Desde aquel punto central ventajoso, Alvin pudo mirar claramente por todo el Parque, por encima de las barreras de árboles y a las lejanías de la gran ciudad. Los edificios más próximos, se hallaban casi a dos millas de distancia, formando como un cinturón de baja altura circundando el Parque. Más allá, fila tras fila de otros edificios cada vez más altos, se encontraban las torres y las terrazas que constituían el núcleo central de Diaspar. Aquello se extendía milla tras milla, como escalando poco a poco el propio cielo, haciéndose cada vez más completo y más impresionante. Diaspar había sido concebida como una entidad; en realidad era una sola y gigantesca máquina, poderosísima y misteriosa. A pesar de todo su aspecto exterior casi sobrepasaba su extraordinaria complejidad, pero sólo chocaba con las escondidas maravillas de la tecnología sin las cuales, todos aquellos grandes y fabulosos edificios hubieran sido sólo unos sepulcros sin vida.

Alvin se quedó mirando fijamente los límites de aquel, su propio mundo.
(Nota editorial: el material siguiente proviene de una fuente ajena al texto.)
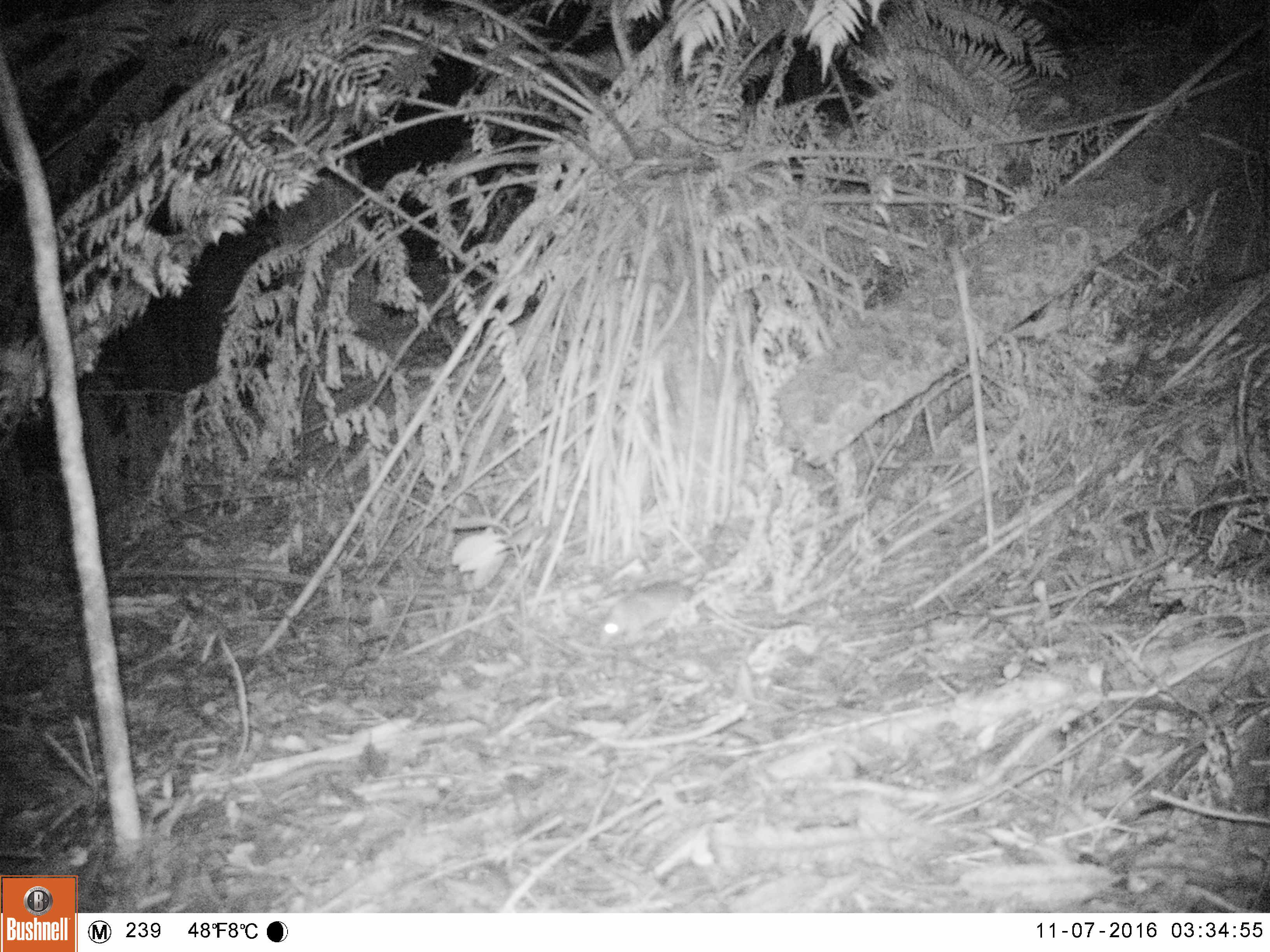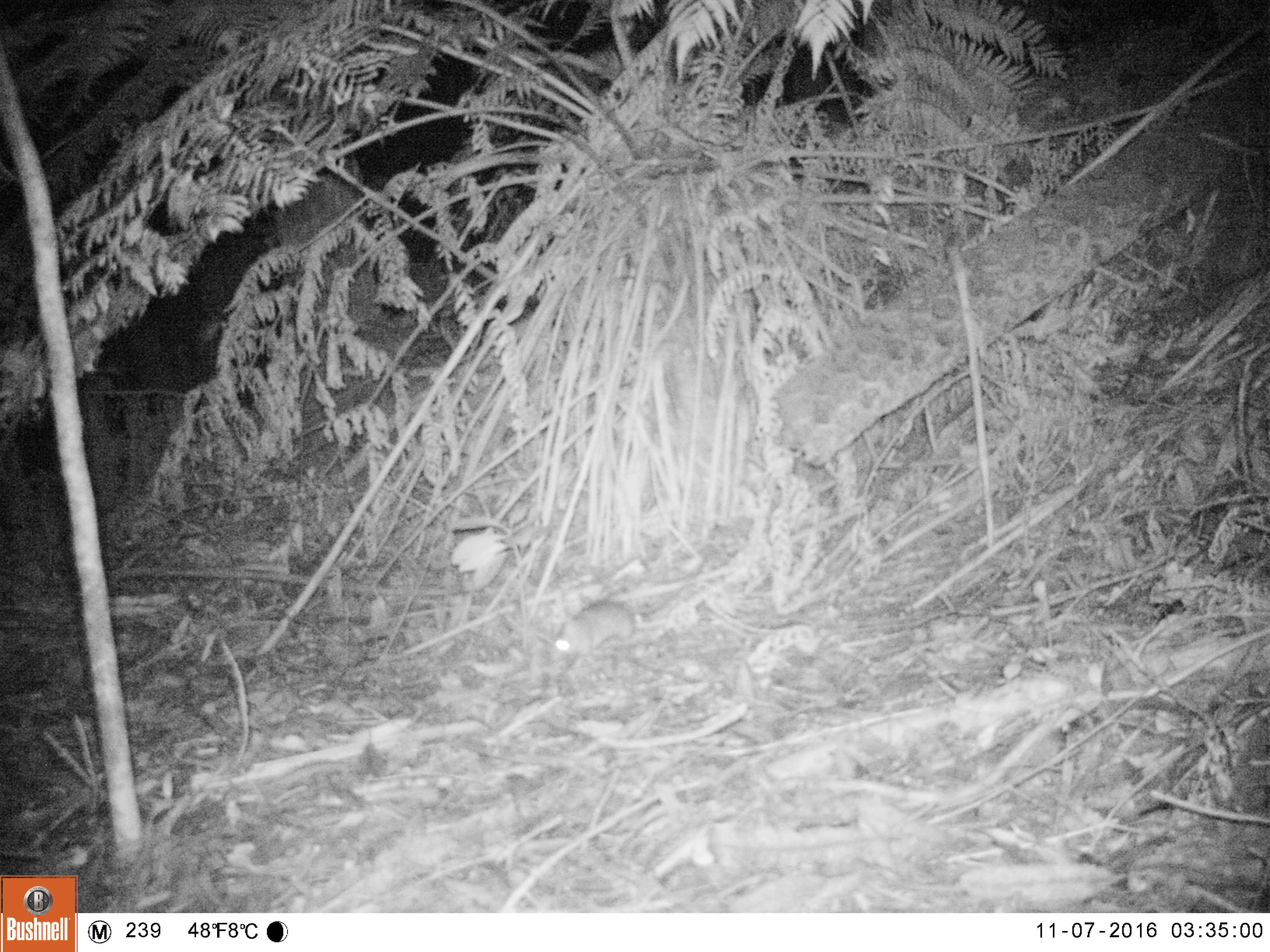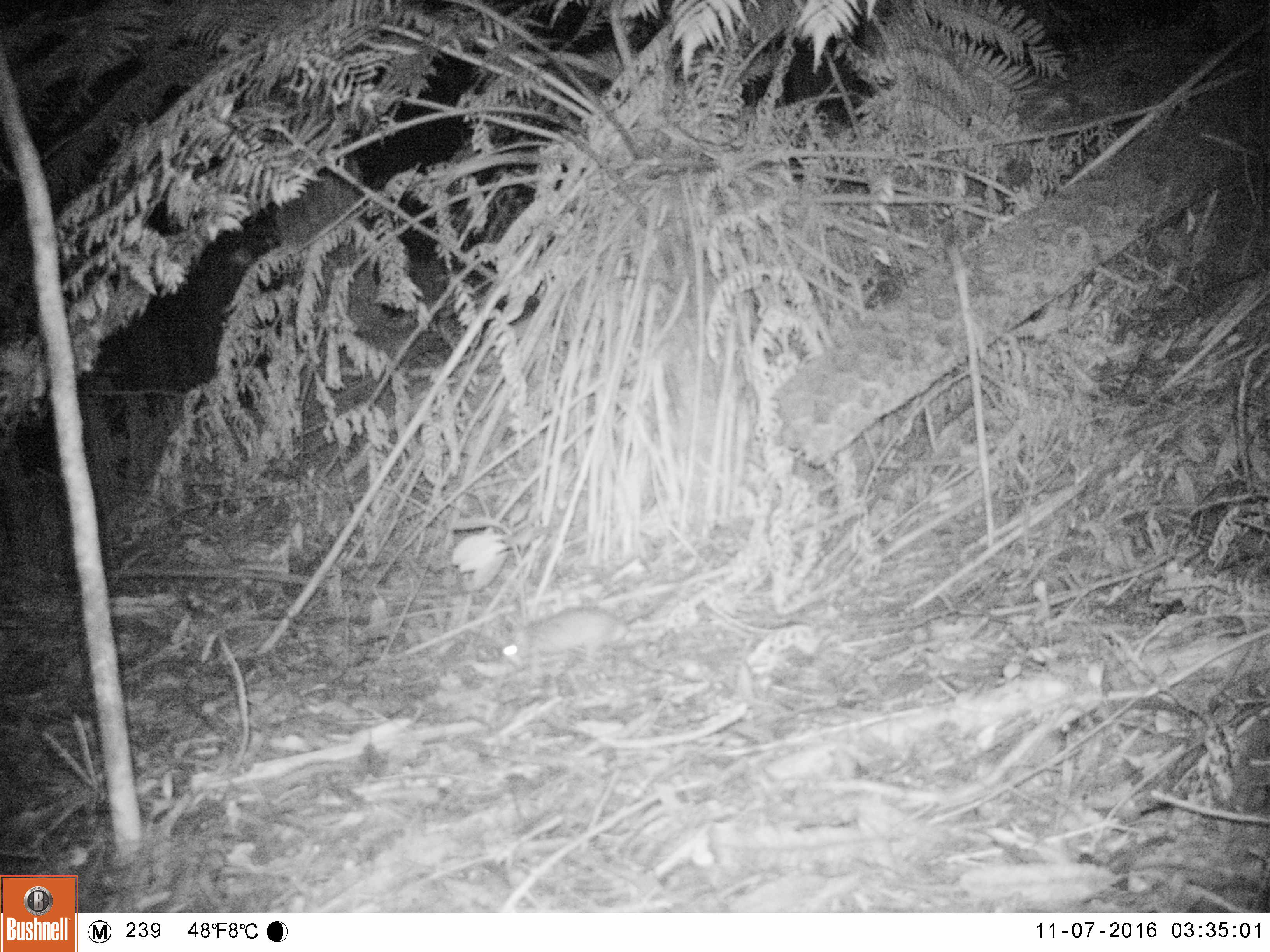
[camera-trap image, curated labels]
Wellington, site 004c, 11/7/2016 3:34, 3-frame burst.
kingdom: Animalia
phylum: Chordata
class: Mammalia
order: Rodentia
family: Muridae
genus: Rattus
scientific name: Rattus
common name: rat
Diez, veinte millas, con sus detalles ya perdidos en la distancia, eran los límites exteriores de la ciudad, sobre los cuales parecía descansar el techo del firmamento. No existía nada más allá de aquellos límites, nada excepto la dolorosa soledad del desierto en donde un hombre cualquiera se habría vuelto loco.

Pero… ¿por qué aquella soledad, aquel vacío arenoso le llamaba, le atraía misteriosa e imperativamente, como no lo había hecho con nadie de quienes había conocido?
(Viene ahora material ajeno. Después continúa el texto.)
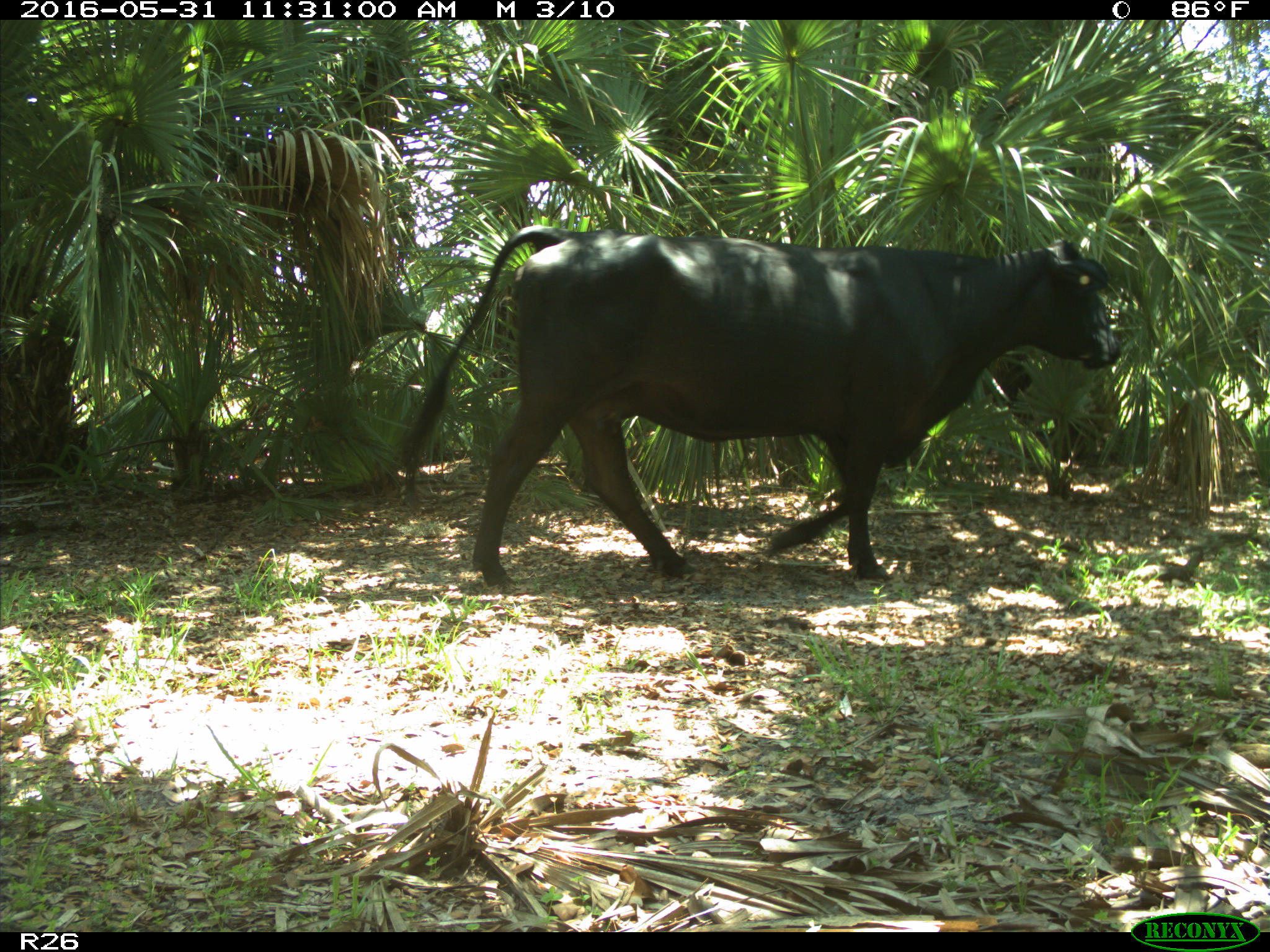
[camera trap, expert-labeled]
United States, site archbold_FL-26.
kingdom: Animalia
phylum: Chordata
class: Mammalia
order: Artiodactyla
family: Bovidae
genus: Bos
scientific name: Bos taurus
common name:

Alvin lo ignoraba. Miró con fijeza a lo ancho de las espiras multicolores y de los gigantescos edificios que ahora encerraban la totalidad del dominio del género humano, como si de aquella forma pudiera hallar respuesta a su pregunta.

Pero no la halló. Sin embargo, en aquel momento, mientras su corazón le impulsaba a lo inalcanzable, tomó una decisión irrevocable.

Y supo entonces qué era lo que iba a hacer con su vida.